[Dataset excerpt]
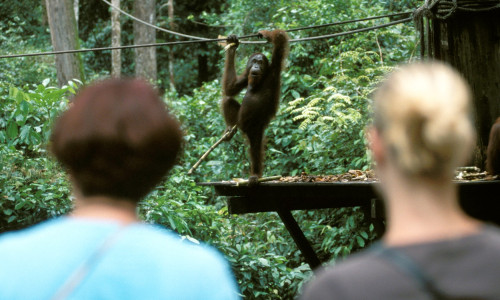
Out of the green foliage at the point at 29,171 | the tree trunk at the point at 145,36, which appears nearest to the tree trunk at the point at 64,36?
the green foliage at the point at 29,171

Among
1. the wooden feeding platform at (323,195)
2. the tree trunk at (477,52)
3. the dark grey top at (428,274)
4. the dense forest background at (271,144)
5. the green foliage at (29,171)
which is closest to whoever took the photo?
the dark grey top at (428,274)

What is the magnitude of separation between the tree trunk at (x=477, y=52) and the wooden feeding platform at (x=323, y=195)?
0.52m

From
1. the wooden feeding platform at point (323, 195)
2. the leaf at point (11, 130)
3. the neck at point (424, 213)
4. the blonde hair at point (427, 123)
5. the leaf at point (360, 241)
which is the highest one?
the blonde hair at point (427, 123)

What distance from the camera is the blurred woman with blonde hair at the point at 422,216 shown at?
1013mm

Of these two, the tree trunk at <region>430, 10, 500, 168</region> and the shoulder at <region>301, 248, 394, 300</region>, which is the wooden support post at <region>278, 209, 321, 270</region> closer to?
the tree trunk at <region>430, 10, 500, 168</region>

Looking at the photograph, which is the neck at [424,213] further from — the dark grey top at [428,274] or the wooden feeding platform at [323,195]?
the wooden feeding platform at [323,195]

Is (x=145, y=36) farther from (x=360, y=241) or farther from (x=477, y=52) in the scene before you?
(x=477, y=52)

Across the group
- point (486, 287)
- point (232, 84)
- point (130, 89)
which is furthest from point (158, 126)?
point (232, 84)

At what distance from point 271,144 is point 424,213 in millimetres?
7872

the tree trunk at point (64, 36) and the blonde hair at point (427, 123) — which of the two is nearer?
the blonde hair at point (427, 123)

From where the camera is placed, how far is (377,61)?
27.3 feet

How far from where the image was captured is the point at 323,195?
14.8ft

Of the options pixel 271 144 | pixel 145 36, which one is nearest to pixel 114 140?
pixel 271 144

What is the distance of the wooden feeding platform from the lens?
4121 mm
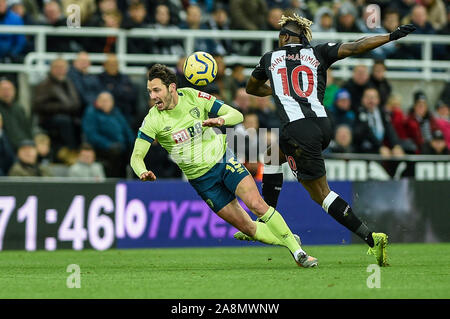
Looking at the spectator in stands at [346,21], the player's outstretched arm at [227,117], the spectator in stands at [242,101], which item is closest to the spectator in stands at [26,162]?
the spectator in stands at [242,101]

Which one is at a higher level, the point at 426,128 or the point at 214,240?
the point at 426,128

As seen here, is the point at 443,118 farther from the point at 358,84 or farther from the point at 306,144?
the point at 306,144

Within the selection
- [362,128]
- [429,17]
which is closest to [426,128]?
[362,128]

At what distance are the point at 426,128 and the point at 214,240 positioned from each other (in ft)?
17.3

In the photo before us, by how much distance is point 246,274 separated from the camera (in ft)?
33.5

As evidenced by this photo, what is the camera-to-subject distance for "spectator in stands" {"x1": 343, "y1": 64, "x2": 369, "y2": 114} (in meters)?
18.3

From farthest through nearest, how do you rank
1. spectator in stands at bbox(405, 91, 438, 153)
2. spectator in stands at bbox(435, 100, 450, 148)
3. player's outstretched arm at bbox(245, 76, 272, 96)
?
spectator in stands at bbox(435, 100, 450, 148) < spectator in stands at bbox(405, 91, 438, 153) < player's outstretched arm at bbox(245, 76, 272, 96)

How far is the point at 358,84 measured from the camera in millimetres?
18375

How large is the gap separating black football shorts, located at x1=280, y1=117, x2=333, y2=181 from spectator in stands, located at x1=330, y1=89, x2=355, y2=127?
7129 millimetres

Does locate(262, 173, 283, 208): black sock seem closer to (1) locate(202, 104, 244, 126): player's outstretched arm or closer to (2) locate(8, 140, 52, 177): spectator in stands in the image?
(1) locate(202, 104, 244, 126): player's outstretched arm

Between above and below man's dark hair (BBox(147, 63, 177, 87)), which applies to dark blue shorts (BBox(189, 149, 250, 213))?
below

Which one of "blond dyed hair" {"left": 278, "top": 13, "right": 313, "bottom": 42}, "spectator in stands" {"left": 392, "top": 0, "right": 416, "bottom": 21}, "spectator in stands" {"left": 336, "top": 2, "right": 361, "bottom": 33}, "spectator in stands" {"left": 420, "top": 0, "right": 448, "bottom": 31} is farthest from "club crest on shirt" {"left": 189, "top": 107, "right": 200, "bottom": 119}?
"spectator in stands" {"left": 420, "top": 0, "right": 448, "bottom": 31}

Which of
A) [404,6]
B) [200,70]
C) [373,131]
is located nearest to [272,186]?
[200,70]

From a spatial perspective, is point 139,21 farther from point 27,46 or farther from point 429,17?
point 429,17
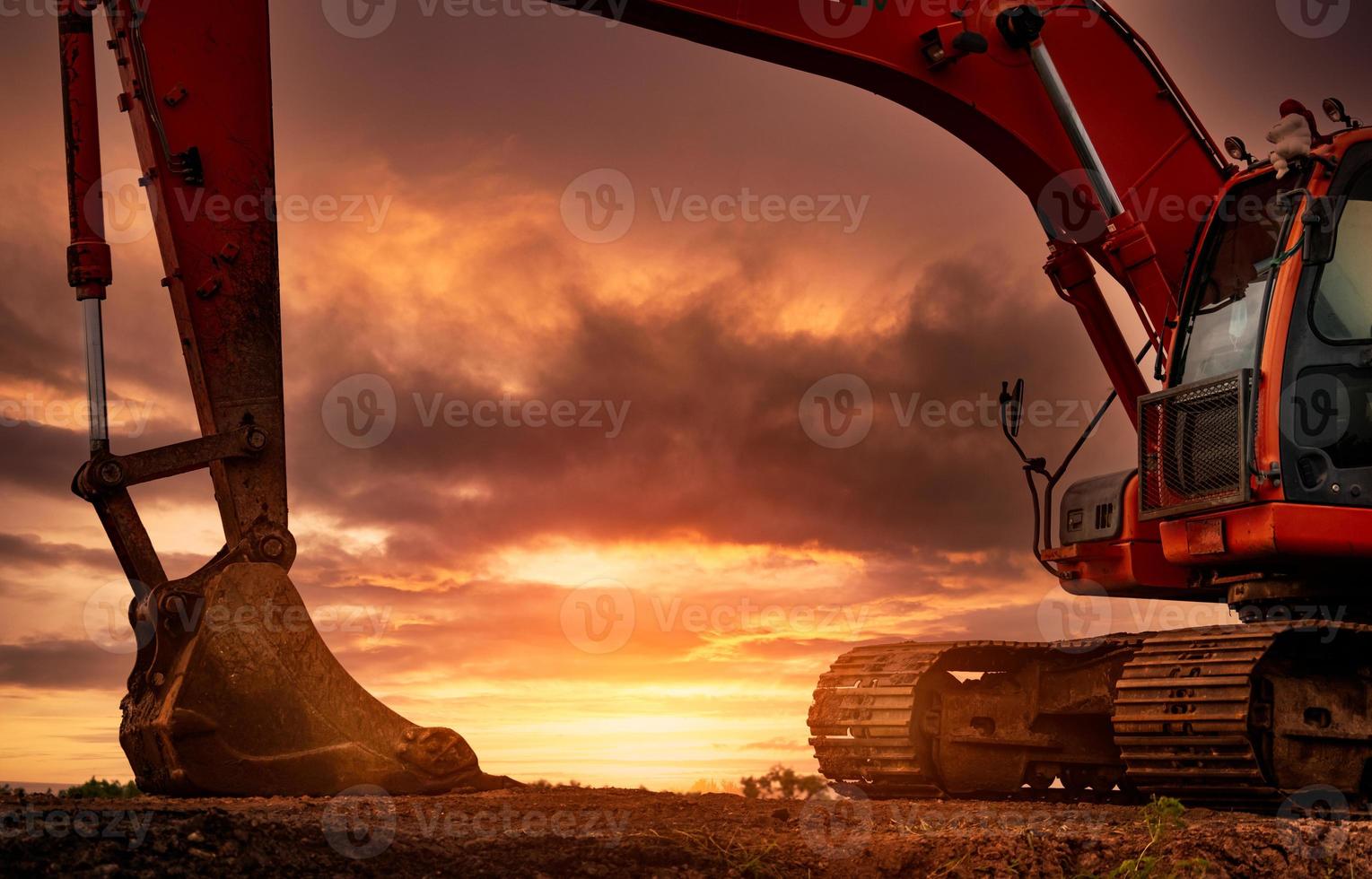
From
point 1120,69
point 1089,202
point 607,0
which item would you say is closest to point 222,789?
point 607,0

→ **WORK TO BE COMPLETED**:
Output every line of the listing above, leaving out the pictures and any blank lines, as a JSON list of strings with one string for each line.

→ **COMPLETE ANSWER**:
[
  "Out of the green foliage at the point at 29,171 | the tree trunk at the point at 145,36, which appears nearest to the tree trunk at the point at 64,36?",
  "the green foliage at the point at 29,171",
  "Among",
  "1. the wooden feeding platform at (323,195)",
  "2. the tree trunk at (477,52)",
  "3. the dark grey top at (428,274)",
  "4. the dense forest background at (271,144)",
  "5. the green foliage at (29,171)",
  "which is closest to whoever took the photo?",
  "the dark grey top at (428,274)",
  "What is the magnitude of separation between the tree trunk at (x=477, y=52) and the wooden feeding platform at (x=323, y=195)?",
  "0.52m",
  "From",
  "1. the wooden feeding platform at point (323, 195)",
  "2. the leaf at point (11, 130)",
  "3. the neck at point (424, 213)",
  "4. the blonde hair at point (427, 123)",
  "5. the leaf at point (360, 241)",
  "which is the highest one?",
  "the blonde hair at point (427, 123)",
  "What distance from the camera is the blurred woman with blonde hair at the point at 422,216 shown at?",
  "1013mm",
  "Of these two, the tree trunk at <region>430, 10, 500, 168</region> and the shoulder at <region>301, 248, 394, 300</region>, which is the wooden support post at <region>278, 209, 321, 270</region> closer to?",
  "the tree trunk at <region>430, 10, 500, 168</region>",
  "Looking at the photograph, which is the neck at [424,213] further from — the dark grey top at [428,274] or the wooden feeding platform at [323,195]?",
  "the wooden feeding platform at [323,195]",
  "Is (x=145, y=36) farther from (x=360, y=241) or farther from (x=477, y=52) in the scene before you?",
  "(x=477, y=52)",
  "Across the group",
  "- point (486, 287)",
  "- point (232, 84)",
  "- point (130, 89)",
  "which is furthest from point (158, 126)?",
  "point (232, 84)",
  "At what distance from point 271,144 is point 424,213 in millimetres?",
  "7872",
  "the tree trunk at point (64, 36) and the blonde hair at point (427, 123) — which of the two is nearer?",
  "the blonde hair at point (427, 123)",
  "From where the camera is placed, how far is (377,61)?",
  "27.3 feet",
  "How far from where the image was captured is the point at 323,195?",
  "14.8ft",
  "Of the options pixel 271 144 | pixel 145 36, which one is nearest to pixel 114 140?",
  "pixel 271 144",
  "What is the distance of the wooden feeding platform from the lens?",
  "4121 mm",
  "Looking at the spectator in stands at [346,21], the player's outstretched arm at [227,117], the spectator in stands at [242,101], which item is closest to the spectator in stands at [26,162]?",
  "the spectator in stands at [242,101]",
  "Which one is at a higher level, the point at 426,128 or the point at 214,240?",
  "the point at 426,128",
  "As seen here, is the point at 443,118 farther from the point at 358,84 or farther from the point at 306,144?",
  "the point at 306,144",
  "Within the selection",
  "- [362,128]",
  "- [429,17]",
  "which is closest to [426,128]?",
  "[362,128]",
  "At what distance are the point at 426,128 and the point at 214,240 positioned from each other (in ft)?",
  "17.3",
  "In the photo before us, by how much distance is point 246,274 separated from the camera (in ft)?",
  "33.5",
  "As evidenced by this photo, what is the camera-to-subject distance for \"spectator in stands\" {\"x1\": 343, \"y1\": 64, \"x2\": 369, \"y2\": 114} (in meters)?",
  "18.3",
  "From farthest through nearest, how do you rank",
  "1. spectator in stands at bbox(405, 91, 438, 153)",
  "2. spectator in stands at bbox(435, 100, 450, 148)",
  "3. player's outstretched arm at bbox(245, 76, 272, 96)",
  "?",
  "spectator in stands at bbox(435, 100, 450, 148) < spectator in stands at bbox(405, 91, 438, 153) < player's outstretched arm at bbox(245, 76, 272, 96)",
  "How far is the point at 358,84 measured from the camera in millimetres?",
  "18375",
  "How large is the gap separating black football shorts, located at x1=280, y1=117, x2=333, y2=181 from spectator in stands, located at x1=330, y1=89, x2=355, y2=127?",
  "7129 millimetres",
  "Does locate(262, 173, 283, 208): black sock seem closer to (1) locate(202, 104, 244, 126): player's outstretched arm or closer to (2) locate(8, 140, 52, 177): spectator in stands in the image?",
  "(1) locate(202, 104, 244, 126): player's outstretched arm",
  "Between above and below man's dark hair (BBox(147, 63, 177, 87)), which applies to dark blue shorts (BBox(189, 149, 250, 213))?",
  "below",
  "Which one of \"blond dyed hair\" {\"left\": 278, \"top\": 13, \"right\": 313, \"bottom\": 42}, \"spectator in stands\" {\"left\": 392, \"top\": 0, \"right\": 416, \"bottom\": 21}, \"spectator in stands\" {\"left\": 336, \"top\": 2, \"right\": 361, \"bottom\": 33}, \"spectator in stands\" {\"left\": 420, \"top\": 0, \"right\": 448, \"bottom\": 31} is farthest from \"club crest on shirt\" {\"left\": 189, \"top\": 107, \"right\": 200, \"bottom\": 119}?",
  "\"spectator in stands\" {\"left\": 420, \"top\": 0, \"right\": 448, \"bottom\": 31}",
  "Which of",
  "A) [404,6]",
  "B) [200,70]",
  "C) [373,131]",
  "is located nearest to [272,186]?",
  "[200,70]",
  "From a spatial perspective, is point 139,21 farther from point 27,46 or farther from point 429,17?",
  "point 429,17",
  "From",
  "point 1120,69",
  "point 1089,202",
  "point 607,0",
  "which item would you say is closest to point 222,789?",
  "point 607,0"
]